Search code examples
scalaapache-sparkavroparquet

Avro: convert UNION schema to RECORD schema


I have auto-generated Avro schema for simple class hierarchy:

trait T {def name: String}
case class A(name: String, value: Int) extends T
case class B(name: String, history: Array[String]) extends T

It looks like this:

 [{
  "name": "org.example.schema.raw.A",
  "type": "record",
  "fields": [{
    "name": "name",
    "type": "string"
  }, {
    "name": "value",
    "type": "int"
  }]
}, {
  "name": "org.example.schema.raw.B",
  "type": "record",
  "fields": [{
    "name": "name",
    "type": "string"
  }, {
    "name": "history",
    "type": {
      "type": "array",
      "items": "string"
    }
  }]
}]

This schema works well for reading data from JSON into GenericRecord using plain Avro API. Next thing I try to achieve is storing all such GenericRecord objects into single parquet file using AvroParquetWriter:

val writer = new AvroParquetWriter[GenericRecord](file, schema)
writer.write(record)
writer.close()

This code fails at the first line with

java.lang.IllegalArgumentException: Avro schema must be a record.
at parquet.avro.AvroSchemaConverter.convert(AvroSchemaConverter.java:96)
at parquet.avro.AvroParquetWriter.writeSupport(AvroParquetWriter.java:137)
at parquet.avro.AvroParquetWriter.<init>(AvroParquetWriter.java:54)
at parquet.avro.AvroParquetWriter.<init>(AvroParquetWriter.java:86)

No wonder, AvroSchemaConverter contains following lines:

if (!avroSchema.getType().equals(Schema.Type.RECORD)) {
      throw new IllegalArgumentException("Avro schema must be a record.");
}

And my schema type is UNION. Any ideas/help in mapping (merging) this UNION schema into RECORD schema or any other suggestions are extremely appreciated.

SOLUTION

1) Read JSON from input using union scheme into GenericRecord 2) Get or create AvroParquetWriter for type:

val writer = writers.getOrElseUpdate(record.getType, new AvroParquetWriter[GenericRecord](getPath(record.getType), record.getShema)

3) Write record into file:

writer.write(record)

4) Close all writers when all data are consumed from input:

writers.values.foreach(_.close())

5) Load data from directory into Spark SQL DataFrame:

sqlContext.option("mergeSchema", "true").parquet("/tmp/data/")

6) Data can be processed or stored as is - it's already merged by Spark:

df.write.format("parquet").save("merged.parquet")

Solution

  • To answer your question about merging : you could use the following case class Merged(name: String, value: Option[Int], history: Option[Array[String]]) and use the generated schema of that to write your data.

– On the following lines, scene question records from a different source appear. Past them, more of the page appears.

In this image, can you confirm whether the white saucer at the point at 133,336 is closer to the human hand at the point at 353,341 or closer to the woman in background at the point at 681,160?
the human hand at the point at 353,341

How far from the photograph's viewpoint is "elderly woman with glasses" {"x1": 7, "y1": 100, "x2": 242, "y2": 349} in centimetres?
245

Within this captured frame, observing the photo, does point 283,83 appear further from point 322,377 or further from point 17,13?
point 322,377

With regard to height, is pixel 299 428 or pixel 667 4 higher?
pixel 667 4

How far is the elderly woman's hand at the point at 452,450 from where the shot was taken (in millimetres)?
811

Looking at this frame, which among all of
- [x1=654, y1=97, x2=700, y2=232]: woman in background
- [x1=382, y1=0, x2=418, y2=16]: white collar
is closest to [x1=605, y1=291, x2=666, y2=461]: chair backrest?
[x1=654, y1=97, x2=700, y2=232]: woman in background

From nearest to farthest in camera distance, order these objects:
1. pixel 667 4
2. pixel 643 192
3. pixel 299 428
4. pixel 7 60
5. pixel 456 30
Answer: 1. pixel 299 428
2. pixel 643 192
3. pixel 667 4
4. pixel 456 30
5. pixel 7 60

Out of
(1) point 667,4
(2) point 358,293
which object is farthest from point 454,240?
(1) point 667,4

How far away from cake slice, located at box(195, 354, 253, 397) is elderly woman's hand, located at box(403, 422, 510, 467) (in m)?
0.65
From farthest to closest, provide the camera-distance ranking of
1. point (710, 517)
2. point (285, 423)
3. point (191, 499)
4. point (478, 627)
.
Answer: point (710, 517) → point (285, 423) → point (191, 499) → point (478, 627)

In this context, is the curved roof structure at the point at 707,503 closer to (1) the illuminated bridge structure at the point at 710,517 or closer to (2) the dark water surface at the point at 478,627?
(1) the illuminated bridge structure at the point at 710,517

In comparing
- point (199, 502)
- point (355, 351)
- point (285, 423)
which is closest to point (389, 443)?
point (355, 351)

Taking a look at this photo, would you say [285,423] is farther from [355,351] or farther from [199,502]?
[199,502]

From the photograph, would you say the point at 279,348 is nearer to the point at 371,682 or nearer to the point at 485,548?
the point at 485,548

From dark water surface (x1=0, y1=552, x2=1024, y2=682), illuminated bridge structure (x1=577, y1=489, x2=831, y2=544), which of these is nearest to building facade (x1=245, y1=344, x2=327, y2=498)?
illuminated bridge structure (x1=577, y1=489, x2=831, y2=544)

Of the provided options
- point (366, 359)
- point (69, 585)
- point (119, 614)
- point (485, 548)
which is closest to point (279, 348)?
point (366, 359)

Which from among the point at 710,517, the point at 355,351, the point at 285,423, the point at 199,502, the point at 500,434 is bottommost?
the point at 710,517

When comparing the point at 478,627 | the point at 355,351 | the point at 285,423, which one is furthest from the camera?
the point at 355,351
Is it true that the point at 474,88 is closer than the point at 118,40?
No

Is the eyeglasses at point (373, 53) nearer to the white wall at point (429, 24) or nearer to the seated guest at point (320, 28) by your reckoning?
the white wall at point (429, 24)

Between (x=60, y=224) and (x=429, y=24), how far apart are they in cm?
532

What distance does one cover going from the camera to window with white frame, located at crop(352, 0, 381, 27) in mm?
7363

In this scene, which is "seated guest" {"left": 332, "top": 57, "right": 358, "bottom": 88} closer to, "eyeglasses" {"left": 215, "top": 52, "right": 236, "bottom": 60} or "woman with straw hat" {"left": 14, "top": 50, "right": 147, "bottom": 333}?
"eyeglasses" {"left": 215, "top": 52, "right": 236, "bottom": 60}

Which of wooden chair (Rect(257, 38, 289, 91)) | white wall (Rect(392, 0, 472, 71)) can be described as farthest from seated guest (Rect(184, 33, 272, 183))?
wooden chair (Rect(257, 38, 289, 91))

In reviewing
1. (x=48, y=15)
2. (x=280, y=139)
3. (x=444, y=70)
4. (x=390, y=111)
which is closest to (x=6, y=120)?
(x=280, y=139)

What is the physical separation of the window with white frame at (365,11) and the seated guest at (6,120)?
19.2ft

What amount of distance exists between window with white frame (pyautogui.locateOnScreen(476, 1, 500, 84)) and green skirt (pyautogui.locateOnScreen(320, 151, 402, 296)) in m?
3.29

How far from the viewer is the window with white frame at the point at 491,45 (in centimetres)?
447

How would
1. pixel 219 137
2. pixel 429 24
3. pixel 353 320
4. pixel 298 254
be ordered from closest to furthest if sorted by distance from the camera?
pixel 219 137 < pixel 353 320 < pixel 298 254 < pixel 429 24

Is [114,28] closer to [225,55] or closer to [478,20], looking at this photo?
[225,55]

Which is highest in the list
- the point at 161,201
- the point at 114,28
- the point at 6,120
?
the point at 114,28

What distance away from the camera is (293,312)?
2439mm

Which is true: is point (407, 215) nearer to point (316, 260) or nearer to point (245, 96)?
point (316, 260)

In general, if you have a schema forward compatible for both A and B, it will write both correctly.

    Or, since, as you said, avro won't let you write all your data in the same file, maybe you can split the output by type, and write one file per type ? I know I'd probably do that in most use cases I can think of, but maybe it's not applicable for you.